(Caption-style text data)
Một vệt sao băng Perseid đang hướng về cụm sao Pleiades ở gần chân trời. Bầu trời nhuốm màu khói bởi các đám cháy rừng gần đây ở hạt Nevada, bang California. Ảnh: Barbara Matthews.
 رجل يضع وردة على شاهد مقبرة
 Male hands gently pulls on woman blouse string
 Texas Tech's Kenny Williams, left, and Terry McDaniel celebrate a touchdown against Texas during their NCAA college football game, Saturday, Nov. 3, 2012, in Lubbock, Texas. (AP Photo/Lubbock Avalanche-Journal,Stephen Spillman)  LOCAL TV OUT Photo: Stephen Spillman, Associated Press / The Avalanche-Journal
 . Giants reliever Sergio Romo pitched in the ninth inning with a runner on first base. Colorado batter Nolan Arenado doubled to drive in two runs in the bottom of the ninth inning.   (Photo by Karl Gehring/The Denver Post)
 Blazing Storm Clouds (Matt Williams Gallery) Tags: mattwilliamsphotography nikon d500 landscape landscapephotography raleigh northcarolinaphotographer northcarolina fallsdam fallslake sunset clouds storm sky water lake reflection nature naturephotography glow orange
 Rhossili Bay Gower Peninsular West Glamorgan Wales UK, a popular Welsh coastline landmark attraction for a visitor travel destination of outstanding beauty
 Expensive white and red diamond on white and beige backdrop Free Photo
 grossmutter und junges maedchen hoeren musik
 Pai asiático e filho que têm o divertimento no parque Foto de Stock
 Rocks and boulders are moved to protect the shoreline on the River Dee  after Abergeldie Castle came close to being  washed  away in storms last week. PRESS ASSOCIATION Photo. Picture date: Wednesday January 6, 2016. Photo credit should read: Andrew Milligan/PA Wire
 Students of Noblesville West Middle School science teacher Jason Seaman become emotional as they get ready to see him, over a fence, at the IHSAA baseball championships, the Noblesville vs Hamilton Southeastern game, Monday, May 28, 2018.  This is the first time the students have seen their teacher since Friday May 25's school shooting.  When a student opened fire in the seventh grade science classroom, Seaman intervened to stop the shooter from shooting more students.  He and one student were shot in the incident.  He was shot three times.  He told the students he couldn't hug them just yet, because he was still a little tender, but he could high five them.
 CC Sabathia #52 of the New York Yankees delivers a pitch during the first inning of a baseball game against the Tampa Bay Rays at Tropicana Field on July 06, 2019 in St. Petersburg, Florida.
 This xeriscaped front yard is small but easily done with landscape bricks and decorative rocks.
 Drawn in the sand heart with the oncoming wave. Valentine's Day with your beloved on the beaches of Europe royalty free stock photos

** Activity **
Would you return the entries exactly as they stand?

** Task answer **
Một vệt sao băng Perseid đang hướng về cụm sao Pleiades ở gần chân trời. Bầu trời nhuốm màu khói bởi các đám cháy rừng gần đây ở hạt Nevada, bang California. Ảnh: Barbara Matthews.
 رجل يضع وردة على شاهد مقبرة
 Male hands gently pulls on woman blouse string
 Texas Tech's Kenny Williams, left, and Terry McDaniel celebrate a touchdown against Texas during their NCAA college football game, Saturday, Nov. 3, 2012, in Lubbock, Texas. (AP Photo/Lubbock Avalanche-Journal,Stephen Spillman)  LOCAL TV OUT Photo: Stephen Spillman, Associated Press / The Avalanche-Journal
 . Giants reliever Sergio Romo pitched in the ninth inning with a runner on first base. Colorado batter Nolan Arenado doubled to drive in two runs in the bottom of the ninth inning.   (Photo by Karl Gehring/The Denver Post)
 Blazing Storm Clouds (Matt Williams Gallery) Tags: mattwilliamsphotography nikon d500 landscape landscapephotography raleigh northcarolinaphotographer northcarolina fallsdam fallslake sunset clouds storm sky water lake reflection nature naturephotography glow orange
 Rhossili Bay Gower Peninsular West Glamorgan Wales UK, a popular Welsh coastline landmark attraction for a visitor travel destination of outstanding beauty
 Expensive white and red diamond on white and beige backdrop Free Photo
 grossmutter und junges maedchen hoeren musik
 Pai asiático e filho que têm o divertimento no parque Foto de Stock
 Rocks and boulders are moved to protect the shoreline on the River Dee  after Abergeldie Castle came close to being  washed  away in storms last week. PRESS ASSOCIATION Photo. Picture date: Wednesday January 6, 2016. Photo credit should read: Andrew Milligan/PA Wire
 Students of Noblesville West Middle School science teacher Jason Seaman become emotional as they get ready to see him, over a fence, at the IHSAA baseball championships, the Noblesville vs Hamilton Southeastern game, Monday, May 28, 2018.  This is the first time the students have seen their teacher since Friday May 25's school shooting.  When a student opened fire in the seventh grade science classroom, Seaman intervened to stop the shooter from shooting more students.  He and one student were shot in the incident.  He was shot three times.  He told the students he couldn't hug them just yet, because he was still a little tender, but he could high five them.
 CC Sabathia #52 of the New York Yankees delivers a pitch during the first inning of a baseball game against the Tampa Bay Rays at Tropicana Field on July 06, 2019 in St. Petersburg, Florida.
 This xeriscaped front yard is small but easily done with landscape bricks and decorative rocks.
 Drawn in the sand heart with the oncoming wave. Valentine's Day with your beloved on the beaches of Europe royalty free stock photos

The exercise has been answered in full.